Monette knew me all too well. “Stop catastrophizing, Robert. He’s not going to kill you, the slightly irregular-shaped vitamin you swallowed this morning was not a cyanide tablet put in your cupboard by an Iraqi terrorist, and a meteorite is not going to fall out of the sky and hit you while you’re walking down 86th Street. My goddess, you have the most overactive imagination. You should become a writer and put your feverish brain to better use.”
“OK, you’ve talked me into it. I’ll go out with him. And I’ll call you tomorrow morning.”
“Not too early on Sunday. I’m going to a relationship workshop.”
“But, Monette, you don’t have relationships,” I protested.
“Yeah, but I want to be ready when one stumbles along. Dr. Lydia Katz is giving this workshop.”
“Not the Lydia Katz?” I exclaimed.
“Yes, why?”
“You’re going to a workshop held by a lesbian who just got into a well-publicized slugfest with her girlfriend at a local restaurant?”
“I think this demonstrates that all couples could use a little counseling now and then,” Monette said defensively.
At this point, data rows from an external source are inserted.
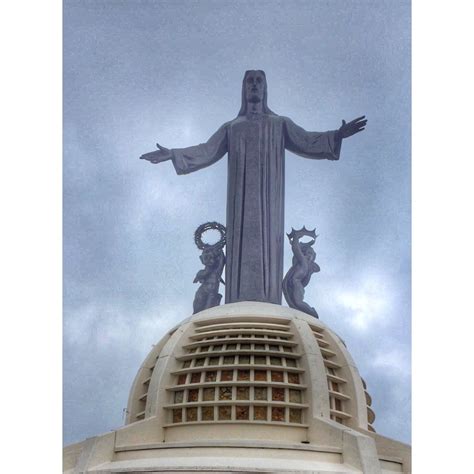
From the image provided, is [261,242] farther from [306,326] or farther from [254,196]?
[306,326]

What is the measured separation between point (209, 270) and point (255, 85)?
5.34 m

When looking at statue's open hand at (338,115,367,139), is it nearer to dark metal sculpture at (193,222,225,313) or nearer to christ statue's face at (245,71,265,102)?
christ statue's face at (245,71,265,102)

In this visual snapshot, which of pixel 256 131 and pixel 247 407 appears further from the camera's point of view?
pixel 256 131

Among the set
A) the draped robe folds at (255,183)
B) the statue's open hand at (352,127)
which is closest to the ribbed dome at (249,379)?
Answer: the draped robe folds at (255,183)

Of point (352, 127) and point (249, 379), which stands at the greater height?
point (352, 127)

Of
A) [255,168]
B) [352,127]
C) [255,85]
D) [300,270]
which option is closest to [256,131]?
[255,168]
“I think that it demonstrates Lydia ought to pick on someone her own size. The story in the local gay rags all said the girlfriend was over six-and-a-half feet tall. Lydia looked like a piece of hamburger when her girlfriend was through with her. She should have thought about that before she threw the first punch.”
“Well, have a good time and call me!” Monette finished.
I hung up the phone, and before I had time to think about my impending date, my impending date called.
“Hello, this is Robert Willsop.”
“Count von Schmidt here. Good morning, Robert, and how are you today? Did you have a nice dinner with your friend Michael?”
“It was OK.”
“Just OK?”
“Oh, it was very nice,” I said evasively, not wanting the count to know pleasantries would no longer be exchanged with Michael from now on—just gunfire.
“Marvelous! So,” he said, with an authoritative abruptness that seemed so characteristically German. I found it very decisive and sexy. “How would you like to meet me for breakfast, er, brunch—is that the word?”
“I would love to. Yes, brunch would be nice.”
“Excellent. Instead of attending the book lecture like we planned, I was wondering if you would accompany me to the Museum of Moder
n Art. There is an exhibit on the works of Kurt Schwitters. I collect his works.”
A man who had real art! I was in love! The closest I came to collecting art was buying posters of Monet’s overhyped water lilies. It was hard to imagine—a man who collected the works of internationally famous artists was interested in me!
I pictured myself on his private Gulfstream V jet, flying from international capital to international capital. Villas in Italy, schlosses (is that the plural for schloss?) in his native land, chalets in the Alps. Auctions in London! I could see myself holding up my own little auction paddle, driving up the stakes for a priceless thirteenth-century Italian lute into the stratosphere.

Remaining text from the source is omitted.